As a potentially absurd example, do we want
select CAST( CAST( NULL as DATE ) as POINT );
to succeed when dates aren't convertable to points?

good point -- no pun intended ;)

The case of func(anyelement, anyelement) returns anyarray could
potentially return some kind of "array of unknown (but single) type"
when presented with unknown inputs. I'm not sure what use that'd be
unless you are allowed to convert it into something else, though.

Hmm, this sounds like yet another reason for UNKNOWN[]. Specifically
what I wanted to do was create a function that would give me a NULL if
any arguments to my ARRAY[] expression were NULL. But the change Tom
suggested (i.e. ARRAY[NULL,...] evaluates to NULL) gives me that without
needing the function, so probably that is the best answer.

Joe

#7Joe Conway
mail@joeconway.com
In reply to: Tom Lane (#4)
1 attachment(s)
array expression NULL fix [was: [HACKERS] odd behavior/possible bug]

Tom Lane wrote:

Joe Conway <mail@joeconway.com> writes:

That probably makes good sense, at least until we can deal with NULL
elements. Would that patch count as a bug fix?

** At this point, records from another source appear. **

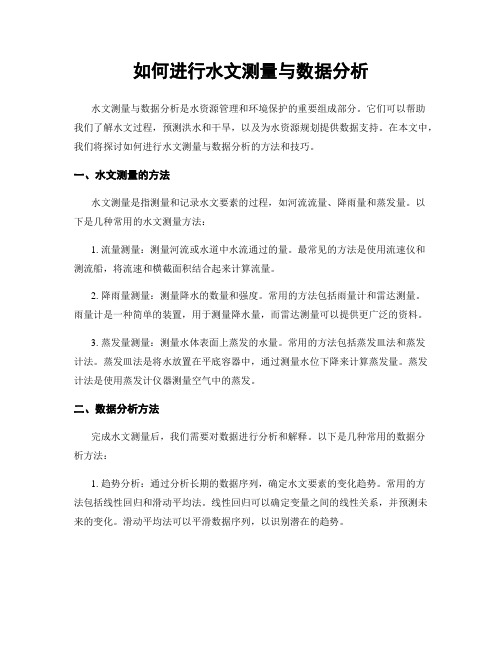 如何进行水文测量与数据分析

水文测量与数据分析是水资源管理和环境保护的重要组成部分。它们可以帮助我们了解水文过程，预测洪水和干旱，以及为水资源规划提供数据支持。在本文中，我们将探讨如何进行水文测量与数据分析的方法和技巧。

一、水文测量的方法

水文测量是指测量和记录水文要素的过程，如河流流量、降雨量和蒸发量。以下是几种常用的水文测量方法：

1. 流量测量：测量河流或水道中水流通过的量。最常见的方法是使用流速仪和测流船，将流速和横截面积结合起来计算流量。

2. 降雨量测量：测量降水的数量和强度。常用的方法包括雨量计和雷达测量。雨量计是一种简单的装置，用于测量降水量，而雷达测量可以提供更广泛的资料。

3. 蒸发量测量：测量水体表面上蒸发的水量。常用的方法包括蒸发皿法和蒸发计法。蒸发皿法是将水放置在平底容器中，通过测量水位下降来计算蒸发量。蒸发计法是使用蒸发计仪器测量空气中的蒸发。

二、数据分析方法

完成水文测量后，我们需要对数据进行分析和解释。以下是几种常用的数据分析方法：

1. 趋势分析：通过分析长期的数据序列，确定水文要素的变化趋势。常用的方法包括线性回归和滑动平均法。线性回归可以确定变量之间的线性关系，并预测未来的变化。滑动平均法可以平滑数据序列，以识别潜在的趋势。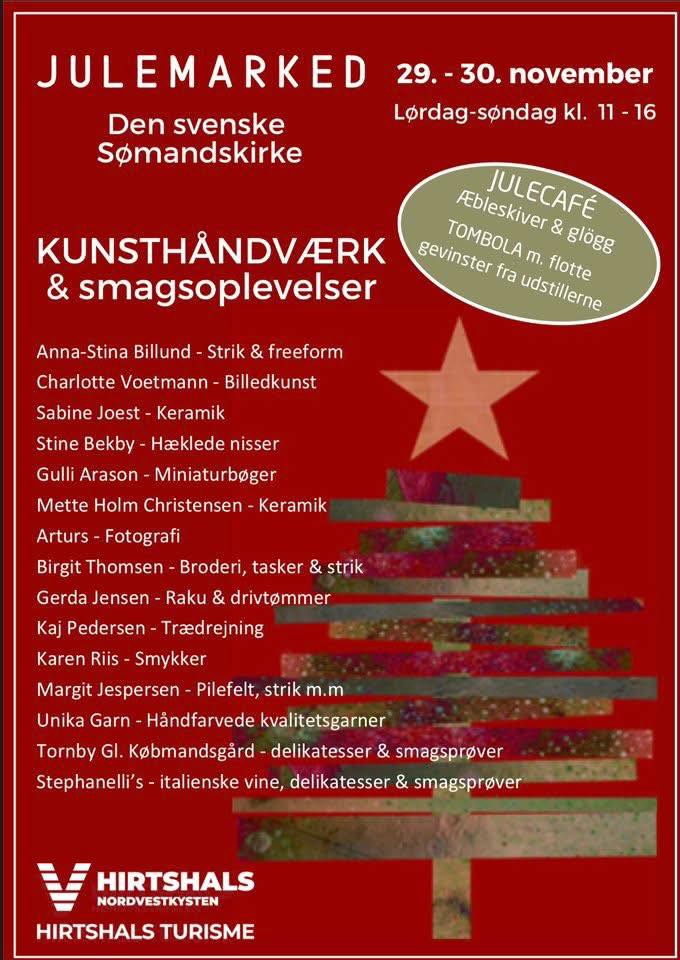 JULEMARKED

Den svenske
Sømandskirke

29. - 30. november
Lørdag-søndag kl. 11 - 16

JULECAFÉ
Æbleskiver & glögg
TOMBOLA m. flotte
gevinster fra udstillerne

KUNSTHÅNDVÆRK
& smagsoplevelser

Anna-Stina Billund - Strik & freeform
Charlotte Voetmann - Billedkunst
Sabine Joest - Keramik
Stine Bekby - Hæklede nisser
Gulli Arason - Miniaturbøger
Mette Holm Christensen - Keramik
Arturs - Fotografi
Birgit Thomsen - Broderi, tasker & strik
Gerda Jensen - Raku & drivtømmer
Kaj Pedersen - Trædrejning
Karen Riis - Smykker
Margit Jespersen - Pilefelt, strik m.m
Unika Garn - Håndfarvede kvalitetsgarner
Tornby Gl. Købmandsgård - delikatesser & smagsprøver
Stephanelli's - italienske vine, delikatesser & smagsprøver

HIRTSHALS
NORDVESTKYSTEN
HIRTSHALS TURISME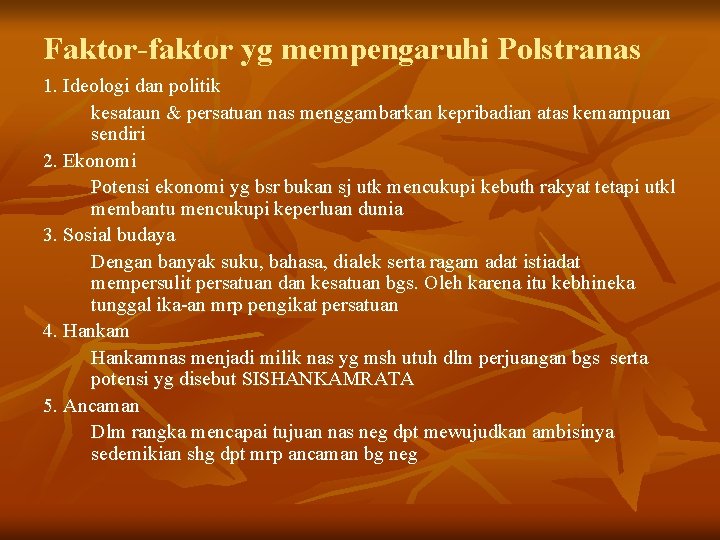 Faktor-faktor yg mempengaruhi Polstranas

1. Ideologi dan politik

kesataun & persatuan nas menggambarkan kepribadian atas kemampuan sendiri

2. Ekonomi

Potensi ekonomi yg bsr bukan sj utk mencukupi kebuth rakyat tetapi utkl membantu mencukupi keperluan dunia

3. Sosial budaya

Dengan banyak suku, bahasa, dialek serta ragam adat istiadat mempersulit persatuan dan kesatuan bgs. Oleh karena itu kebhineka tunggal ika-an mrp pengikat persatuan

4. Hankam

Hankamnas menjadi milik nas yg msh utuh dlm perjuangan bgs serta potensi yg disebut SISHANKAMRATA

5. Ancaman

Dlm rangka mencapai tujuan nas neg dpt mewujudkan ambisinya sedemikian shg dpt mrp ancaman bg neg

Either one would count as a bug fix IMHO. Anyone else have an opinion
on which to do?

Here's a patch that replaces the ERROR with a NULL return value when an
element in an array expression is NULL.

Joe

Attachments:

array-null-fix.01.patchtext/plain; name=array-null-fix.01.patchDownload
Index: src/backend/executor/execQual.c
===================================================================
RCS file: /opt/src/cvs/pgsql-server/src/backend/executor/execQual.c,v
retrieving revision 1.135
diff -c -r1.135 execQual.c
*** src/backend/executor/execQual.c	21 Jul 2003 17:05:08 -0000	1.135
--- src/backend/executor/execQual.c	24 Jul 2003 22:44:44 -0000
***************
*** 1642,1650 ****
  
  			dvalues[i++] = ExecEvalExpr(e, econtext, &eisnull, NULL);
  			if (eisnull)
! 				ereport(ERROR,
! 						(errcode(ERRCODE_NULL_VALUE_NOT_ALLOWED),
! 						 errmsg("arrays cannot have NULL elements")));
  		}
  
  		/* setup for 1-D array of the given length */
--- 1642,1651 ----
  
  			dvalues[i++] = ExecEvalExpr(e, econtext, &eisnull, NULL);
  			if (eisnull)
! 			{
! 				*isNull = true;
! 				return (Datum) 0;
! 			}
  		}
  
  		/* setup for 1-D array of the given length */
***************
*** 1686,1694 ****
  
  			arraydatum = ExecEvalExpr(e, econtext, &eisnull, NULL);
  			if (eisnull)
! 				ereport(ERROR,
! 						(errcode(ERRCODE_NULL_VALUE_NOT_ALLOWED),
! 						 errmsg("arrays cannot have NULL elements")));
  
  			array = DatumGetArrayTypeP(arraydatum);
  
--- 1687,1696 ----
  
  			arraydatum = ExecEvalExpr(e, econtext, &eisnull, NULL);
  			if (eisnull)
! 			{
! 				*isNull = true;
! 				return (Datum) 0;
! 			}
  
  			array = DatumGetArrayTypeP(arraydatum);
  
#8Tom Lane
tgl@sss.pgh.pa.us
In reply to: Joe Conway (#7)
Re: array expression NULL fix [was: [HACKERS] odd behavior/possible bug]

Joe Conway <mail@joeconway.com> writes:

Here's a patch that replaces the ERROR with a NULL return value when an
element in an array expression is NULL.

Applied. I also added a comment to remind us to change
contain_nonstrict_functions() when ARRAY's behavior is changed again.